• Work to complete
Update the material from the line with "Referencing this photo, how" to the line with "1133 centimetres" by replacing "gravestone" with "headstone", and reproduce those lines with nothing else changed.

Recorded data:
──────────────────────────────
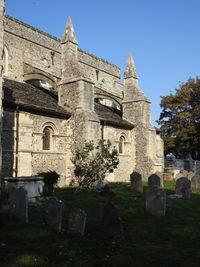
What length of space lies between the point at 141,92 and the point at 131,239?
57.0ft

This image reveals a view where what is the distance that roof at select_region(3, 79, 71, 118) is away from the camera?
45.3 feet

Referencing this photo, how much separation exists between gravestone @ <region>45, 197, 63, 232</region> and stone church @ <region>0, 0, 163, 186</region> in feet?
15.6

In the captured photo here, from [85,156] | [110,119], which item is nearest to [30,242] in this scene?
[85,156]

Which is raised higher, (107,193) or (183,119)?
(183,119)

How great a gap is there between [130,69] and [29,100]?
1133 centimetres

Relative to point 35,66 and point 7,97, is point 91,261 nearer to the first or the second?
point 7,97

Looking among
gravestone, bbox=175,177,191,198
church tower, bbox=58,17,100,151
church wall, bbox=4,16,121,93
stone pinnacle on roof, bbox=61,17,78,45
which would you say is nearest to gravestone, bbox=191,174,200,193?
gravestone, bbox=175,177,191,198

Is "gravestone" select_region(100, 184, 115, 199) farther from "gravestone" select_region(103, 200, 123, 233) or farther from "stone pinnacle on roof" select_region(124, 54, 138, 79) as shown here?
──────────────────────────────
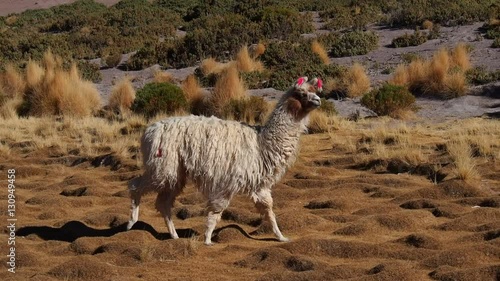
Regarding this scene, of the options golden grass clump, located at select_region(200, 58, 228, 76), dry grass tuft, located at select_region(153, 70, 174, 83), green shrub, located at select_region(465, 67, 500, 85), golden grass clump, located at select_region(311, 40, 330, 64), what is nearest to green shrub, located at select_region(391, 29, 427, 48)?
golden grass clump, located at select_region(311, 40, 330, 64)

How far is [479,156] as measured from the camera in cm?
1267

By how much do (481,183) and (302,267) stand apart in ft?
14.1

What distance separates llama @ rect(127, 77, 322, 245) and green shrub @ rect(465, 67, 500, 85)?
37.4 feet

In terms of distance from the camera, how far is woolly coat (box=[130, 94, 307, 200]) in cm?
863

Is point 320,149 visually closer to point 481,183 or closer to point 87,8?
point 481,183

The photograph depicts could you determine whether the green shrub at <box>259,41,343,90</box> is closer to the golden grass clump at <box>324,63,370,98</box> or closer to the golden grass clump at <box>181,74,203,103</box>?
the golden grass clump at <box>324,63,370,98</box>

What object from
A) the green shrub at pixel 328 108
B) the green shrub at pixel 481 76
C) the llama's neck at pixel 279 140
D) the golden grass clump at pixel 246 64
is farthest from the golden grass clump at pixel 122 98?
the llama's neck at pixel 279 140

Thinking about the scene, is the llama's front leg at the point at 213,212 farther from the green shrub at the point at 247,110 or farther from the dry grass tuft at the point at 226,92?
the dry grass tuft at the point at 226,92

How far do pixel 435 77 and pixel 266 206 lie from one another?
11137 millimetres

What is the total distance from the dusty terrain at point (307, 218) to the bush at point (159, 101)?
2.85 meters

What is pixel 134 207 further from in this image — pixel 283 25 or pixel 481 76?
──────────────────────────────
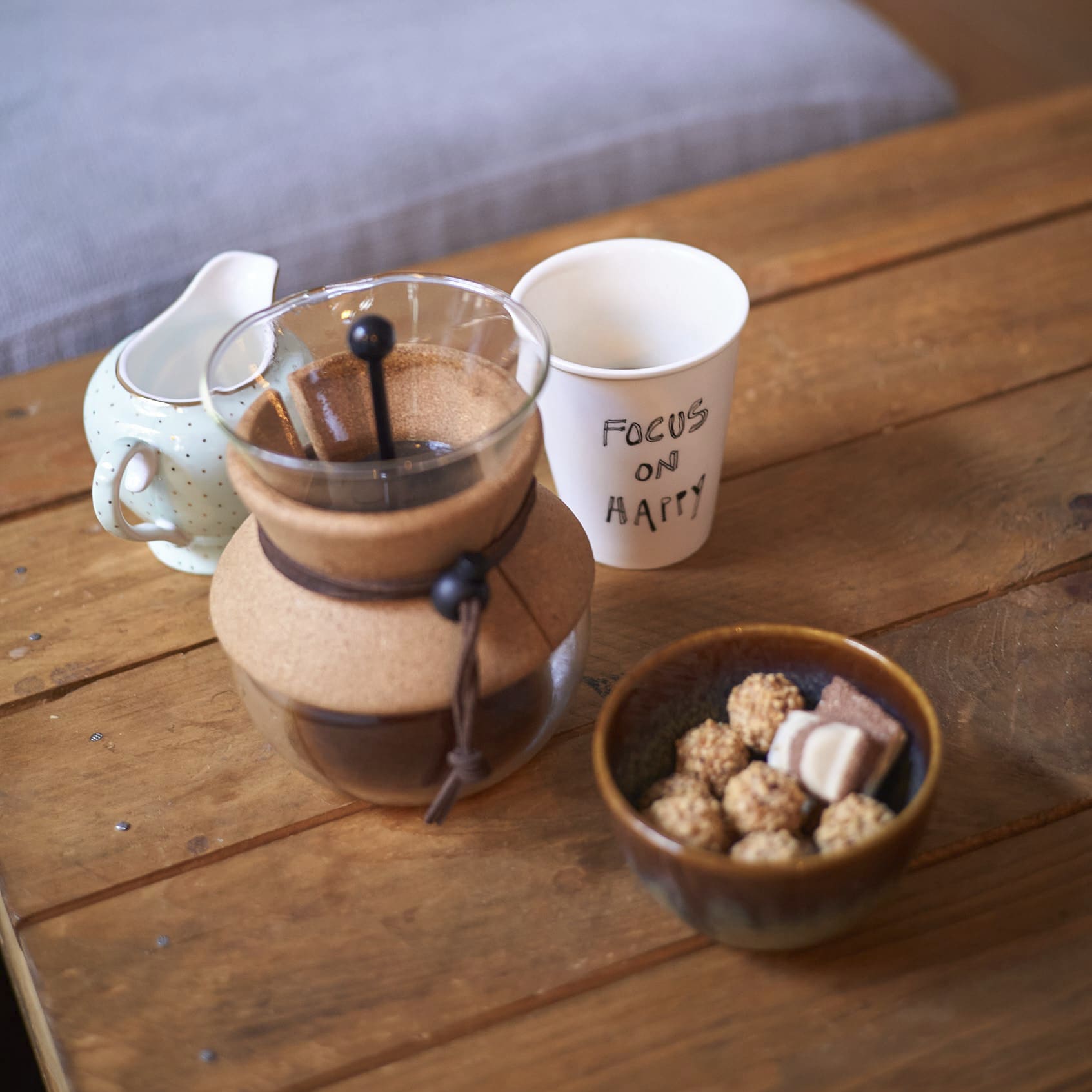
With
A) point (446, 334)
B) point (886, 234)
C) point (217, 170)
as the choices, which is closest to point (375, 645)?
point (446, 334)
──────────────────────────────
• Output for this task
Referencing this photo, how much separation exists between headstone @ <region>45, 197, 63, 232</region> and stone church @ <region>0, 0, 163, 186</region> in feet?
15.6

In the captured photo here, from [85,156] | [110,119], which item is nearest to [30,242] in this scene?
[85,156]

Which is raised higher, (107,193) or (183,119)?
(183,119)

How great a gap is there between [130,69] and [29,100]?
1133 centimetres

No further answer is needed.